Live albums are curious things. At their best, they can be visceral explorations of why you’ve paid a dozen times to see an act rock their proverbial asses off in a variety of sweaty dives, sunny fields and all that lies between. At their worst, they feel like an exercise in endless ego-driven vanity, a token submission to the musical gods to prove they can ‘do it live’ or, worst of all, little more than an expensive souvenir of a tour you never signed up to and never wanted to. Leftfield’s Tourism, a mapping of the Australian leg of their 2011 comeback shows, takes in the whole spectrum of such things. Rewind a moment to the days when Trainspotting and Brit-Pop and all that associated nonsense were bossing music.
Back then, Leftfield were one of the four horsemen of dance superstar turns, alongside Orbital, the Chemical Brothers and Underworld. They were big news, soundtracking films and iconic adverts – remember Guinness’ massive ‘horses crashing out of the sea’ extravaganza? – and generally ruling at least part of the roost.

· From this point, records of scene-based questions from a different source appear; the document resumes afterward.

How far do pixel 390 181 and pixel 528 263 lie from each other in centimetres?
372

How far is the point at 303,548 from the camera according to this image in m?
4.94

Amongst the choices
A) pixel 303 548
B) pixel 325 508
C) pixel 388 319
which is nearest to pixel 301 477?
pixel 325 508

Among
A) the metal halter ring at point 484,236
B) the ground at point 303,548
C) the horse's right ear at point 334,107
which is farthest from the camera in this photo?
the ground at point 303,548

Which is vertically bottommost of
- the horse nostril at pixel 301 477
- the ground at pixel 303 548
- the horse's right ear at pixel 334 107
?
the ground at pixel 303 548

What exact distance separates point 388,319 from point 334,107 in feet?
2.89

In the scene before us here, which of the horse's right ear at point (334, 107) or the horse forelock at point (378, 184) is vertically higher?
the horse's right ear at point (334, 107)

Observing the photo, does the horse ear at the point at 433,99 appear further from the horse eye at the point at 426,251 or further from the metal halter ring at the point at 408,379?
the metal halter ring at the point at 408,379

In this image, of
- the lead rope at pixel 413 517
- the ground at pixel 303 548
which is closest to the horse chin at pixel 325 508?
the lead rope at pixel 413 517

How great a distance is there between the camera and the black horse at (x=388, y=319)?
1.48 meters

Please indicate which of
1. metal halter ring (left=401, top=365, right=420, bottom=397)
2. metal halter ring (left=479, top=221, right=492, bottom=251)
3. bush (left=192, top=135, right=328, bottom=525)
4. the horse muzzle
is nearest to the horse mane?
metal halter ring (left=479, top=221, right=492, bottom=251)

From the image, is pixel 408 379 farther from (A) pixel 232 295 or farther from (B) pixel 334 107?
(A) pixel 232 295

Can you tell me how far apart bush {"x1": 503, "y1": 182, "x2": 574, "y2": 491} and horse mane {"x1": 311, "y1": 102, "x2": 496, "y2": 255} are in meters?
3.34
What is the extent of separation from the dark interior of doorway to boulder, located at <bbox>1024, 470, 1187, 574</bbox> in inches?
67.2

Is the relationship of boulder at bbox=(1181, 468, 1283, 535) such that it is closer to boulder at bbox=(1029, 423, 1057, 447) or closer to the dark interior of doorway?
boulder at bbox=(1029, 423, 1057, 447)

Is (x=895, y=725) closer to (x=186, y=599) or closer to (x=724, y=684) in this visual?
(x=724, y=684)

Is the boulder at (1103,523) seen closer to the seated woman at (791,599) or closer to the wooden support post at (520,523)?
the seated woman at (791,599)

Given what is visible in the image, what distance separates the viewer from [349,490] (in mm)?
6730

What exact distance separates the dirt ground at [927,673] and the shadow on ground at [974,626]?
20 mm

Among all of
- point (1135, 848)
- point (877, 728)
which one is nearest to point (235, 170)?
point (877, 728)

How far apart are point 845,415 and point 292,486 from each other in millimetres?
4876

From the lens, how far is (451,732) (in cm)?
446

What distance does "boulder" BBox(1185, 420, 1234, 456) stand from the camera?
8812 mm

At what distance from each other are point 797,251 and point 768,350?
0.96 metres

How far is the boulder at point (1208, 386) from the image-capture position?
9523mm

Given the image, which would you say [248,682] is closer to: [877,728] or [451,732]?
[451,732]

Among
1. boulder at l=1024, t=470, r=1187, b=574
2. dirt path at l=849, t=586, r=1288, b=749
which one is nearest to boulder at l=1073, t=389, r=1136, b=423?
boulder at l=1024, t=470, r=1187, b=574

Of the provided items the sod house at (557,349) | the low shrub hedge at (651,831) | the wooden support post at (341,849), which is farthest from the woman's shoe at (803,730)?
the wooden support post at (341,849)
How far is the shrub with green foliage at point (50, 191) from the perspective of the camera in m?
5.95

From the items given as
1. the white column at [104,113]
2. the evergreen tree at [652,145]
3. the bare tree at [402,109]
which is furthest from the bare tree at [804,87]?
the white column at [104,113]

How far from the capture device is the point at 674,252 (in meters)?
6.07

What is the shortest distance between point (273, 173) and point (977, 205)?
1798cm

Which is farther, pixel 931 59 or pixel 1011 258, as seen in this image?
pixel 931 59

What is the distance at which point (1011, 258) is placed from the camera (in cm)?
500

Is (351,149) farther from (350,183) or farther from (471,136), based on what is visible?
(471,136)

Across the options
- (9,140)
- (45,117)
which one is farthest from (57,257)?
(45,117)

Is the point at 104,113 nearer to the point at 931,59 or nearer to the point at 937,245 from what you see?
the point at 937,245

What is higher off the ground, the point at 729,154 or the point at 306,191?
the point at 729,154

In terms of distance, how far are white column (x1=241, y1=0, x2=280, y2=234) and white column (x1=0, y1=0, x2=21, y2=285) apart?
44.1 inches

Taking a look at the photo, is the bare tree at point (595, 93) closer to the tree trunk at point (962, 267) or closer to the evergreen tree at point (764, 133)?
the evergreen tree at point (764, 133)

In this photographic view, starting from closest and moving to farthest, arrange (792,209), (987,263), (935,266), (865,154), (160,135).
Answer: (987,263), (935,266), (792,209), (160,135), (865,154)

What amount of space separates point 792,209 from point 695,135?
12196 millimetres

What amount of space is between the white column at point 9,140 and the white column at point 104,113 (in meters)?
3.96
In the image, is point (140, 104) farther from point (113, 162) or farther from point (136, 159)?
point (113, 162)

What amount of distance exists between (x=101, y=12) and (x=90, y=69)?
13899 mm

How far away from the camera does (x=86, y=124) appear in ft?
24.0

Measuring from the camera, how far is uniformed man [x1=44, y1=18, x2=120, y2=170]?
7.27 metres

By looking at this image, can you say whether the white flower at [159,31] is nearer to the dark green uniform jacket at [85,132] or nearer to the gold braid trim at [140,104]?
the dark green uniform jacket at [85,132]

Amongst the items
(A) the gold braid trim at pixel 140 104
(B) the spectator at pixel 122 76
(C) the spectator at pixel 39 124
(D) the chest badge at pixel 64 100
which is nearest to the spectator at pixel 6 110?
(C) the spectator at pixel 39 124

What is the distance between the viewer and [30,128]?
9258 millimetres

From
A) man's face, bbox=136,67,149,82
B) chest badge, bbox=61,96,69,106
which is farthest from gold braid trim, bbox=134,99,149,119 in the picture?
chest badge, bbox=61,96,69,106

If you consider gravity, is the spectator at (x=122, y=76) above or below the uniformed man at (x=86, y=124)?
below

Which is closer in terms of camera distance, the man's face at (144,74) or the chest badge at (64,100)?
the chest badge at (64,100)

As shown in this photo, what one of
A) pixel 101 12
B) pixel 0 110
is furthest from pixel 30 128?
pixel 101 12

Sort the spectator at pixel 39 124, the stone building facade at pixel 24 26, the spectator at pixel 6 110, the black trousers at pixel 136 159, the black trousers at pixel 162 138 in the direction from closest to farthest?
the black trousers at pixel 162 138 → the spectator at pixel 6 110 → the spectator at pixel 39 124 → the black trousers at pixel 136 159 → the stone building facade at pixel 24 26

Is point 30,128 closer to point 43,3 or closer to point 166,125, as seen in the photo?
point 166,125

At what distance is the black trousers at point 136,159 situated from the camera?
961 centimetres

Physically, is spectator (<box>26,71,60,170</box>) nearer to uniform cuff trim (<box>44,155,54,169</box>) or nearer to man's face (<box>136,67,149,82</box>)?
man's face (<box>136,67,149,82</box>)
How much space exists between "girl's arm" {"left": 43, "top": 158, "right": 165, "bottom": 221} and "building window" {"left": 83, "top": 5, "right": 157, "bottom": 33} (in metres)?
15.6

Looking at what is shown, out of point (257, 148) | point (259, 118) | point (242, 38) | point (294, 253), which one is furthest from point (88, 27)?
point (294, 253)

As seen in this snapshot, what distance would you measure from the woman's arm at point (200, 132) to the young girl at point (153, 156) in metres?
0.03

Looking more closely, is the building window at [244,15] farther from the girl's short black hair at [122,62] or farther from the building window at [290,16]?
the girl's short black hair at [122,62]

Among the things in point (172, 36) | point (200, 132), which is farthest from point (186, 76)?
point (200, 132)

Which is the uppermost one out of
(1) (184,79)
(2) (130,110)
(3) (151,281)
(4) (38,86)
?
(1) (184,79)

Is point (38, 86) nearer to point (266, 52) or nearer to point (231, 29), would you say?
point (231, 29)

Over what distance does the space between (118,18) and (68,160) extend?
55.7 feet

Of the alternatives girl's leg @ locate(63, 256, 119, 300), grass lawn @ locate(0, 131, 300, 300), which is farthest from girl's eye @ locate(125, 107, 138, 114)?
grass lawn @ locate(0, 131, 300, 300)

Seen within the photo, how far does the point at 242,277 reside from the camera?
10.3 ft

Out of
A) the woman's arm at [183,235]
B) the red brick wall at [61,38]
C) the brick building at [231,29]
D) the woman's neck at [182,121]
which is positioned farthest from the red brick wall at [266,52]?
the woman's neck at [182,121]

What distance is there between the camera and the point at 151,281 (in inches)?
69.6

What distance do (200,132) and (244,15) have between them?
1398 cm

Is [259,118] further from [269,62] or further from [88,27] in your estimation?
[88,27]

And let’s not forget, they were a formidable live act, facing the wrath of Dutch police and Brixton Academy staff amongst others by cranking the sound system up to terrifyingly loud levels and putting grins on the faces of audiences across the world. Punt forward a decade or so and, presumably wanting to cash in on the nostalgia merry-go-round the new millennium has become, one half of the line-up, Neil Barnes, decided to go back out and bugger off around the world with a greatest hits show. It was a blast for all involved, it seems – so much so that the inevitable live album now follows, cut across two albums and caught between two pillars. Twenty minutes into disc one and you’d be forgiven for wishing the recorder had not been switched on.
Overblown and overinflated versions of old favourite Song of Life and the sulky Original – complete with a vocal by Jess Mills which replaces Toni Halliday’s original ennui with some of the flattest and lifeless singing you’ll hear recorded – leave a feeling that this was probably best experienced live, preferably with a couple of tinnies inside you, as the Aussie crowd might have put it. But then the trademark toasts and MCing of Djum Djum kick in on a top rendition of Afro-Left and it all begins to make some sense. Some sense, that is – not total sense.
Even after a run-out for the earth-shaking Afrika Shox, with no live vocals (though Afrika Bambaataa’s clarion call still sends shivers regardless) and, of course, the marvellous Phat Planet, it still feels like Tourism is little more than an exercise in cash generation.
The truth is, you can lay your hands on Leftfield’s greatest hits, A Final Hit, for less than the price of a pint and you’d be better off buying that, warning the neighbours, sticking it on loud and getting your mates round to add the ‘atmosphere’ yourself, rather than waste your hard-earned on Tourism.
That way, you can also avoid the shouts of ‘Australia, bring the noise’ … unless your mates are from Adelaide, that is.